▶ [TASK DESCRIPTION]
In the entries below, which lines run from the one containing "site KGA_S3_KGAB01, 3-frame burst." to the one containing "common name: birds"? Copy exactly those lines, ends included, and no others.

[DATASET CONTENT — start]

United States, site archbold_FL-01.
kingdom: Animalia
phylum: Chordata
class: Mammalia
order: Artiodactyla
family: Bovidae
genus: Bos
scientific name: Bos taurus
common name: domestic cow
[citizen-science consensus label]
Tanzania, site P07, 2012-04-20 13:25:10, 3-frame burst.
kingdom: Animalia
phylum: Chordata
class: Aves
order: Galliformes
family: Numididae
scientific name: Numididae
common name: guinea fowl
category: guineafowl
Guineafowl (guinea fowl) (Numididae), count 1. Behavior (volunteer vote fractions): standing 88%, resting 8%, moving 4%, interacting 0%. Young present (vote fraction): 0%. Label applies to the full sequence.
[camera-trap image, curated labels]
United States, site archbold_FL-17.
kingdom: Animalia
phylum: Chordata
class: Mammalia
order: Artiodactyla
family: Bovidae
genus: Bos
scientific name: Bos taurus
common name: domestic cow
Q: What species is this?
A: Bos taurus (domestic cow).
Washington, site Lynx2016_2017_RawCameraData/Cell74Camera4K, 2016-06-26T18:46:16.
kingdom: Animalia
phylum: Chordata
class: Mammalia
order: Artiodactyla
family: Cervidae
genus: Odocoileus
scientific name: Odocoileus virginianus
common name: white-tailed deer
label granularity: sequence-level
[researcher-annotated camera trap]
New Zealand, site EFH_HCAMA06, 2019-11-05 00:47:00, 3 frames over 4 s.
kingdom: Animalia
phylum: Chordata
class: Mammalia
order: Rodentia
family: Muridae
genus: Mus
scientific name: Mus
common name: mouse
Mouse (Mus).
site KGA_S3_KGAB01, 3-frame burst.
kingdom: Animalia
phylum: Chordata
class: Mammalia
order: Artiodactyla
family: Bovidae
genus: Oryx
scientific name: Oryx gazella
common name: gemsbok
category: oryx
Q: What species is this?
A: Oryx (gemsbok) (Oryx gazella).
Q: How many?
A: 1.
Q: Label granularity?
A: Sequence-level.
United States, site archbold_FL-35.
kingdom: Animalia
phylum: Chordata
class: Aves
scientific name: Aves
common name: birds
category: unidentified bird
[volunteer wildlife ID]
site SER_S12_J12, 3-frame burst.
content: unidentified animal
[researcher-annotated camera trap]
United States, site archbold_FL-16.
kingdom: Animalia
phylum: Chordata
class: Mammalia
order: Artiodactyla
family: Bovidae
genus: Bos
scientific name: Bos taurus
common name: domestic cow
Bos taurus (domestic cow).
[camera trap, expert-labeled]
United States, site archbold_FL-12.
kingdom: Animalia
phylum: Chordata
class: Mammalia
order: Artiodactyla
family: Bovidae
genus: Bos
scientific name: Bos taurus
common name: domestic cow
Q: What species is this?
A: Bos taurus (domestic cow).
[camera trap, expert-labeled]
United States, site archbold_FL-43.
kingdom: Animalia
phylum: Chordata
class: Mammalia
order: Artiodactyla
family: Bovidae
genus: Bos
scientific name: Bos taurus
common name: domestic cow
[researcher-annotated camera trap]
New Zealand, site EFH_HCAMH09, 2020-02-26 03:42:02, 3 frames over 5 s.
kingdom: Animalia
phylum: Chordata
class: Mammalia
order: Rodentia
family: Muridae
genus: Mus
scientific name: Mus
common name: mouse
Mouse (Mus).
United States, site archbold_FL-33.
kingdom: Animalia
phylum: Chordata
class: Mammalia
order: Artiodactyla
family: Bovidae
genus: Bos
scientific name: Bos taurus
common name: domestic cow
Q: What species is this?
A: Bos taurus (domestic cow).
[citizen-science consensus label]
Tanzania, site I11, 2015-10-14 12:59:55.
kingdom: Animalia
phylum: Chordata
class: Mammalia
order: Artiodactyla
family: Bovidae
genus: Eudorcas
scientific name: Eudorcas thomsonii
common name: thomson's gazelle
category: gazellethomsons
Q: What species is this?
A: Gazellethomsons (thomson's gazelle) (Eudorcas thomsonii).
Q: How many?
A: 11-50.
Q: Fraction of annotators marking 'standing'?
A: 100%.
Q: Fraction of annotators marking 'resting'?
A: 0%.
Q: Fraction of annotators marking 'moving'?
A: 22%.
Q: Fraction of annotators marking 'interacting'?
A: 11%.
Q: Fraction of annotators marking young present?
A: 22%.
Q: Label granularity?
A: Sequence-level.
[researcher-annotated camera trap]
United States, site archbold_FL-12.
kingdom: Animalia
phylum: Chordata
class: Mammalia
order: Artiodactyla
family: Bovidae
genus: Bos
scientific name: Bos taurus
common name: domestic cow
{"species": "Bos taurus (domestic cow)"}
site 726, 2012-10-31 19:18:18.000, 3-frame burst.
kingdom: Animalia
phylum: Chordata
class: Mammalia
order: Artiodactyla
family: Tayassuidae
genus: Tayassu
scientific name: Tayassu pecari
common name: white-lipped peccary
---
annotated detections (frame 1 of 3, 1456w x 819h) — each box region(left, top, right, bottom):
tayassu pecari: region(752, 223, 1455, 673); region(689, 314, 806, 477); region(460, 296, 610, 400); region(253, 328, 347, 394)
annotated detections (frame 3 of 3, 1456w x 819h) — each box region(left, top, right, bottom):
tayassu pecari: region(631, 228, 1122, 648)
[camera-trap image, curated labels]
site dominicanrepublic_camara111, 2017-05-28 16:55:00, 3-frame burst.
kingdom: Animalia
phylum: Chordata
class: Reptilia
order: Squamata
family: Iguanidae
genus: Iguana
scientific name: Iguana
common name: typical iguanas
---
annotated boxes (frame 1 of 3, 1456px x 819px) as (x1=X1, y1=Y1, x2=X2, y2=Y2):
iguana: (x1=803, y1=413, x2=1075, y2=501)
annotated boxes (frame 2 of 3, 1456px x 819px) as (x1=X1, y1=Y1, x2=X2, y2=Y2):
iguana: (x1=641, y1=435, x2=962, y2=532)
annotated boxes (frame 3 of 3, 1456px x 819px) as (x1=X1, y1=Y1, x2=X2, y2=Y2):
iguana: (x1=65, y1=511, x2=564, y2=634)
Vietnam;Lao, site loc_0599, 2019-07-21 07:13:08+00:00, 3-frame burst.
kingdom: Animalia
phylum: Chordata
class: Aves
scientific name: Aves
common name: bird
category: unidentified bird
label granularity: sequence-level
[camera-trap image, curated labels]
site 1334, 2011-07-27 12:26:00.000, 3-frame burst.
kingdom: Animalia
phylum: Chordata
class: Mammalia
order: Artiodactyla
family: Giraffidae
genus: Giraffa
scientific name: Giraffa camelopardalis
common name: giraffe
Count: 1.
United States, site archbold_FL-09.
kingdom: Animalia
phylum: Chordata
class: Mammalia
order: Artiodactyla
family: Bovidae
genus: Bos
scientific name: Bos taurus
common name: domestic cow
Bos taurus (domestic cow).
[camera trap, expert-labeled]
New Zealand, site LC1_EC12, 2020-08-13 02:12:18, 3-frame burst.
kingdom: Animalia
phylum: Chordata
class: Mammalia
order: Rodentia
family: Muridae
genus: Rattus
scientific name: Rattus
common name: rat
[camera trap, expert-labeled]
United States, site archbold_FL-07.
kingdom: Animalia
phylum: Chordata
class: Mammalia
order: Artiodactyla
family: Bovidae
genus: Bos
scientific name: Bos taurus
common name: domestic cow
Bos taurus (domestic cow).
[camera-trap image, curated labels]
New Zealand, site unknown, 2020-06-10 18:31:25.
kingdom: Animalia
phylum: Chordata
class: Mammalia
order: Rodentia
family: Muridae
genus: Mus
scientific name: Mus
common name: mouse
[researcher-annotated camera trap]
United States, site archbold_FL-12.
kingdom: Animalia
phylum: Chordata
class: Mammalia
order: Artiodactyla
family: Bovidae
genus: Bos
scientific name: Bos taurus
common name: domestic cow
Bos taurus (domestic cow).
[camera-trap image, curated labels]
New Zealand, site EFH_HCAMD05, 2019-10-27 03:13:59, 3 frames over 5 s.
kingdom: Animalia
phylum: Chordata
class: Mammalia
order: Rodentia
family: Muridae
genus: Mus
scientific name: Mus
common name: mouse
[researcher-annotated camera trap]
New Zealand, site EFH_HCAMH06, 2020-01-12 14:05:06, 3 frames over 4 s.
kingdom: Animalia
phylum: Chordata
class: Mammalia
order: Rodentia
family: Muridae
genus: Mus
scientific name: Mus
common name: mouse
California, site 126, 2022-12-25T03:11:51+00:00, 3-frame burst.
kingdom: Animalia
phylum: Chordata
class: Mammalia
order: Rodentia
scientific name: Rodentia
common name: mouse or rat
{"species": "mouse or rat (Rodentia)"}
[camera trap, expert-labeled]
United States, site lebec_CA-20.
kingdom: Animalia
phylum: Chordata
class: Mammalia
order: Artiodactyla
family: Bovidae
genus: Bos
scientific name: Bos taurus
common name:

[DATASET CONTENT — finish]

▶ [EXERCISE SOLUTION]
site KGA_S3_KGAB01, 3-frame burst.
kingdom: Animalia
phylum: Chordata
class: Mammalia
order: Artiodactyla
family: Bovidae
genus: Oryx
scientific name: Oryx gazella
common name: gemsbok
category: oryx
Q: What species is this?
A: Oryx (gemsbok) (Oryx gazella).
Q: How many?
A: 1.
Q: Label granularity?
A: Sequence-level.
United States, site archbold_FL-35.
kingdom: Animalia
phylum: Chordata
class: Aves
scientific name: Aves
common name: birds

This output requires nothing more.